Royal Oak Tribune

Russian oligarchs are running out of safe places to hide their yachts and jets

- By Stephanie Baker and Joe Mathieu

The man spearheadi­ng the U.S. hunt for the yachts, private jets and cash stashes of sanctioned Russians warned they may struggle to hide their riches in even the most far-flung parts of the globe.

The Justice Department’s “KleptoCapt­ure” taskforce has been at the forefront of holding sanctioned Russians to account since the President Vladimir Putin’s invasion of Ukraine.

The team, which has so far seized “multiple hundreds of millions of dollars” worth of assets, will continue to make “arrests around the world, in pockets of the world where people might otherwise think that they are safe from arrest,” Andrew Adams, the prosecutor leading the initiative, said in an interview with Bloomberg.

In the weeks after the February invasion of Ukraine, western government­s moved quickly to clamp down on the movement of Russian assets, often cloaked by complicate­d ownership structures.

The U.S. set up the interagenc­y taskforce in March to pursue assets of Russians subject to sanctions and issued a flurry of warrants to seize superyacht­s in Spain and Fiji and ground private jets in Dubai. Other wealthy Russians sought to evade penalties by sailing yachts to jurisdicti­ons that are not enforcing western sanctions.
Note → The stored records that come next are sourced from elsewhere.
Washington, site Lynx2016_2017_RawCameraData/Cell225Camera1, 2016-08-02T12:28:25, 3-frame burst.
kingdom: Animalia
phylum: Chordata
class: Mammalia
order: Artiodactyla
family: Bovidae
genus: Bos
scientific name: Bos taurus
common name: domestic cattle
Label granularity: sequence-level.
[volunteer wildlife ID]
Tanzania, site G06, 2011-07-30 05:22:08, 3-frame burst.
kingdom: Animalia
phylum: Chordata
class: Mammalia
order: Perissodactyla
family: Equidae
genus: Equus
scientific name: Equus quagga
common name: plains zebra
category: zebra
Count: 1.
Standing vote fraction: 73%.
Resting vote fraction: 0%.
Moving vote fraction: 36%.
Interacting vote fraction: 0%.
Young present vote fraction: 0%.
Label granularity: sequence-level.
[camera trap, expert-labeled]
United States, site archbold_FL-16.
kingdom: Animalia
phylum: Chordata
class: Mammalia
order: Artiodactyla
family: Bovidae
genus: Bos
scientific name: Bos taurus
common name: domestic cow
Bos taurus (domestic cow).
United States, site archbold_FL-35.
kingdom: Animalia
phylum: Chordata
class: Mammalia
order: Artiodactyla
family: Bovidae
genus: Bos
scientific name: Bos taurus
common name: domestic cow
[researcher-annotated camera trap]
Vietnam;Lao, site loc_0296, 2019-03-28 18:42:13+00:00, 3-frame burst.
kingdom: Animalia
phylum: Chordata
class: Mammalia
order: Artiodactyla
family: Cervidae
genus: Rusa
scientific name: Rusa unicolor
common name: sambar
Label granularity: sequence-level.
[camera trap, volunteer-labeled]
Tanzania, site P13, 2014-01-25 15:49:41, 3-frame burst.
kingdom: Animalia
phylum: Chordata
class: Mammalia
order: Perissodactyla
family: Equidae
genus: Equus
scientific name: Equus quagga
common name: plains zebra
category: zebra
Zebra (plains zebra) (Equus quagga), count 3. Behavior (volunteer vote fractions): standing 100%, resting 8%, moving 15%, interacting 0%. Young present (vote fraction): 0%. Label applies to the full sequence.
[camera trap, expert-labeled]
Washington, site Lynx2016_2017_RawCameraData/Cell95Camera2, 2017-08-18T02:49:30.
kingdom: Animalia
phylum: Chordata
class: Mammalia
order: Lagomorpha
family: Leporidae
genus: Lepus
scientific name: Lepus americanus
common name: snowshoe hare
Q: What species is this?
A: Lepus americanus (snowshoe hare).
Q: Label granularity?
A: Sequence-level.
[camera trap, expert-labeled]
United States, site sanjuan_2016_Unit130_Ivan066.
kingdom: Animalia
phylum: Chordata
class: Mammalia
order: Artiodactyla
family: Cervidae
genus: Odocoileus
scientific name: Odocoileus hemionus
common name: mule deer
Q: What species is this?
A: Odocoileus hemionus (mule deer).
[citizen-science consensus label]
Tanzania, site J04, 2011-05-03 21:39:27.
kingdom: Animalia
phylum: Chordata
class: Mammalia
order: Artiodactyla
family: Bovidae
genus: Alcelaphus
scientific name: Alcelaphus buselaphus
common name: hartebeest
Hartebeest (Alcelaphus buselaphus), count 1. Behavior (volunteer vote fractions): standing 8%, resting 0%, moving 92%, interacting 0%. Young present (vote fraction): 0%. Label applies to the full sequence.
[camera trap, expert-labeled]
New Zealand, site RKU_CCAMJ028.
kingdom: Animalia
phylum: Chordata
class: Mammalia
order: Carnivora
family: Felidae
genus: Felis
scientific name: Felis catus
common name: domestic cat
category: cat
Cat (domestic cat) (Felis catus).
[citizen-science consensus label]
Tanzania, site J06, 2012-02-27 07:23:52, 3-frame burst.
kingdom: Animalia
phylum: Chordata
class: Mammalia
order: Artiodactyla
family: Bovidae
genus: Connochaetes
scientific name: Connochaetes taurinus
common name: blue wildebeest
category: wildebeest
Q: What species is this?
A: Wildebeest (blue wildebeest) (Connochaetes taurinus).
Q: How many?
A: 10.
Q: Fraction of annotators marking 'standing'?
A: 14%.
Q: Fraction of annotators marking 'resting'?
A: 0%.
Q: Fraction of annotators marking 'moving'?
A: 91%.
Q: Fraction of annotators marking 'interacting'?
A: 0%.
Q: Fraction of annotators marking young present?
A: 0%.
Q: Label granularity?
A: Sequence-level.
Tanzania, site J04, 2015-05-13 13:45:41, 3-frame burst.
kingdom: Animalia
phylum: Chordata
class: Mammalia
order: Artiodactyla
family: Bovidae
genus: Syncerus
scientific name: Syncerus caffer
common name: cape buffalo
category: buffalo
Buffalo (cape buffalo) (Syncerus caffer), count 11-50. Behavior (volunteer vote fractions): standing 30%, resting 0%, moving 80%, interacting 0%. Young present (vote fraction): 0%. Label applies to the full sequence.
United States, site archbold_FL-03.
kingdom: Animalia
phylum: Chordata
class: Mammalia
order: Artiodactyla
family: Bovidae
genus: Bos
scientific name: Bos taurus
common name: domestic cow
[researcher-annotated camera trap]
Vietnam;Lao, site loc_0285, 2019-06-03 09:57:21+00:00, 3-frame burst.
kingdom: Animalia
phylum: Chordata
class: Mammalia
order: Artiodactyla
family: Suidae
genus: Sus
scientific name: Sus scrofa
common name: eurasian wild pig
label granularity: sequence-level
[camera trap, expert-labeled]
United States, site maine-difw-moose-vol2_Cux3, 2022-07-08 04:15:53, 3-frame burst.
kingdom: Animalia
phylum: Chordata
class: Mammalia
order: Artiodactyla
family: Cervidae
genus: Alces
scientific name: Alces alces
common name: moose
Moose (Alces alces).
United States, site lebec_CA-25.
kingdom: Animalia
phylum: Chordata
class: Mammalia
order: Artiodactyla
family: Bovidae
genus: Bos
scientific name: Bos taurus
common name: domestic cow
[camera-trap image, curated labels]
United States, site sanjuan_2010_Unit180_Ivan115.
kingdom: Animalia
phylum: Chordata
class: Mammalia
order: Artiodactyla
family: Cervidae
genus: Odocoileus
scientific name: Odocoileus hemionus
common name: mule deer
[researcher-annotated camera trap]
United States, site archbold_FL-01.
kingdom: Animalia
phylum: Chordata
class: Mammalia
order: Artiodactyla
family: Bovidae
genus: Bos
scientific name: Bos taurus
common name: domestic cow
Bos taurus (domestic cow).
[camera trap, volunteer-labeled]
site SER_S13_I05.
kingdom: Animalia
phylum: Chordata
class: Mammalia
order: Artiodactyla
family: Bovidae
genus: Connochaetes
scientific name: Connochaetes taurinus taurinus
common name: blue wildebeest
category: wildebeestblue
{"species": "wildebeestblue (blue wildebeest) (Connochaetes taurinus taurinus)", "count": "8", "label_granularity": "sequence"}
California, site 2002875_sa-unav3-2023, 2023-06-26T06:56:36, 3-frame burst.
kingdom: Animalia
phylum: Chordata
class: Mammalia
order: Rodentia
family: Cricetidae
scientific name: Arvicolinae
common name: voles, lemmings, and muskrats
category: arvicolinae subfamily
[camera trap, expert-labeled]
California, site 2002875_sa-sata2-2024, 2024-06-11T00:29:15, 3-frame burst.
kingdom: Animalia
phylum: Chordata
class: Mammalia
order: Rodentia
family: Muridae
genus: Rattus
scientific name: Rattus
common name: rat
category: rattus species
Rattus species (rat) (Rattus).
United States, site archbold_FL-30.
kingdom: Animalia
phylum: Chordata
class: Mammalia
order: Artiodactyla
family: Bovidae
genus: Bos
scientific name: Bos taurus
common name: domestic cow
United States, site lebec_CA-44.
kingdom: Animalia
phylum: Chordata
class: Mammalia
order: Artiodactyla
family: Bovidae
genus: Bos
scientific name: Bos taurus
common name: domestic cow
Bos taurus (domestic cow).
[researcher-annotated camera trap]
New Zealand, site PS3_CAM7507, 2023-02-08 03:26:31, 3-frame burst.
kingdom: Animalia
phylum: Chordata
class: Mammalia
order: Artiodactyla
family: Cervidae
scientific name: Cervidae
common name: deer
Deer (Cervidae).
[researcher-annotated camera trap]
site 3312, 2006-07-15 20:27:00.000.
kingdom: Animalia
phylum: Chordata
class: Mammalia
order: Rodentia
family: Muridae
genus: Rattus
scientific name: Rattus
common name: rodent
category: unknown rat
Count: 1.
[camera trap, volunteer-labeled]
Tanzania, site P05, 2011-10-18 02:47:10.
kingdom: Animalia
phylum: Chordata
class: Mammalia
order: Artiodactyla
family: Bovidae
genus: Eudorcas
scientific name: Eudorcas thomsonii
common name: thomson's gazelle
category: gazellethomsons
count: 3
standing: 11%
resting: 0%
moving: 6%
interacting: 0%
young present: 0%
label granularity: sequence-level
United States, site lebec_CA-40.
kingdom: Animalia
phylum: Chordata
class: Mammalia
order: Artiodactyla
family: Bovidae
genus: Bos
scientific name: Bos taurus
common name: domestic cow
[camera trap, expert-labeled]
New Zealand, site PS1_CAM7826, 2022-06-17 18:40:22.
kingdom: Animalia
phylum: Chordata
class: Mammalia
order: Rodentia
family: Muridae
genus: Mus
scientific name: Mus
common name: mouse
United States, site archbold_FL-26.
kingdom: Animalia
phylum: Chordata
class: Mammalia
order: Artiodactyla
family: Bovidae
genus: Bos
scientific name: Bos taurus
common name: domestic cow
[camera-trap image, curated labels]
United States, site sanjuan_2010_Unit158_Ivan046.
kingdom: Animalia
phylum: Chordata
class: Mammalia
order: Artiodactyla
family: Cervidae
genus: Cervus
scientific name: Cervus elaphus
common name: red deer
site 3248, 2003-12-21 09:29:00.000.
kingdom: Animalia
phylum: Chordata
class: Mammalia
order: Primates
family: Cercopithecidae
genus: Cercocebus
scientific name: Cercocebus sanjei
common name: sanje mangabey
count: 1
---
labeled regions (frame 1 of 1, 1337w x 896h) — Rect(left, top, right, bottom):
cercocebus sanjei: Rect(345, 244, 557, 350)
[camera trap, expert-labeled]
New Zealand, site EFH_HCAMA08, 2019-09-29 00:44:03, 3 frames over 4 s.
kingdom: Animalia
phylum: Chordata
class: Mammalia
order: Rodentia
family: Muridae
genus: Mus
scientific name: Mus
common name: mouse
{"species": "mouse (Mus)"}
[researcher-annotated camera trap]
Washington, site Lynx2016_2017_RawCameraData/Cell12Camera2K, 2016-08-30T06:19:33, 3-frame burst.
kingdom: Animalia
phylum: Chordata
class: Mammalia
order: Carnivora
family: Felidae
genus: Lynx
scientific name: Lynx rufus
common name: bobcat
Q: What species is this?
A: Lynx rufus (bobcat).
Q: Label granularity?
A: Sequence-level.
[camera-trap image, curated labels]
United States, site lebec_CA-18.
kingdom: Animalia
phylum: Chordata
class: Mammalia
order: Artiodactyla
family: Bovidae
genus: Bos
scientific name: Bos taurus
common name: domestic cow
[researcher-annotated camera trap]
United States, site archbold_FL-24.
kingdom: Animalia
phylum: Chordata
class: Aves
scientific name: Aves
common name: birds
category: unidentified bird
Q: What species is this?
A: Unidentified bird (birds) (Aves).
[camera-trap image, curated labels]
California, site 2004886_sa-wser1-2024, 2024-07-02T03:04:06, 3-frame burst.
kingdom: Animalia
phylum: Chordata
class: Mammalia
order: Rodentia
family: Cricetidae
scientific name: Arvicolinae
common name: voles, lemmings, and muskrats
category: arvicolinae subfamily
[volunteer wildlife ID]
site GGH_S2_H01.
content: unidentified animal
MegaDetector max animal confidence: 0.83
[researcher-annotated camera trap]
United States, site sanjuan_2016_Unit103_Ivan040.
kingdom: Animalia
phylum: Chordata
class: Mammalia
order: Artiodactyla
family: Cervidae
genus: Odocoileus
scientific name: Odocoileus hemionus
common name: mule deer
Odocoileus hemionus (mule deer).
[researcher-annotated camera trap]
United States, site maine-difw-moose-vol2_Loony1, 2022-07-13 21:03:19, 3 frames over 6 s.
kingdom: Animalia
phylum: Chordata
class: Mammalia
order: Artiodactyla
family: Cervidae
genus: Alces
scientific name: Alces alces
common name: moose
“These things are movable,” Adams said in Paris. “We wanted to take quick action early on in the task force to lock down the assets where we had the facts and the law would allow for us to take a warrant to a judge and get a seizure,” Adams said in Paris.

The group has overseen high-profile indictment­s of Russians, including metals billionair­e Oleg Deripaska -accused by the U.S. in September of violating sanctions in a bid to ensure two of his children gained U.S. citizenshi­p.

Last month, it charged five Russian nationals in an alleged sanctions evasion and money laundering scheme that involved shipping “sensitive military technologi­es” from the U.S. to Russia. Similar components were found in seized Russian weapons platforms in Ukraine.

In a separate case also announced last month, three people were arrested in Latvia and one in Estonia on charges of violating U.S. export laws by sending a grinding machine to Russia that could have been used in nuclear proliferat­ion and defense programs.

All of the actions the unit has taken -- including seizures and arrests in the U.S. -- have involved at least some direct assistance from foreign counterpar­ts, Adams said. “We simply cannot do this work without building internatio­nal cases against the targets that we’re going after.”

He’s in Paris and Brussels this week to meet with the French Justice Ministry and the European Commission while other members of his team travel to Monaco and London, all in the pursuit of blocking additional Russian assets.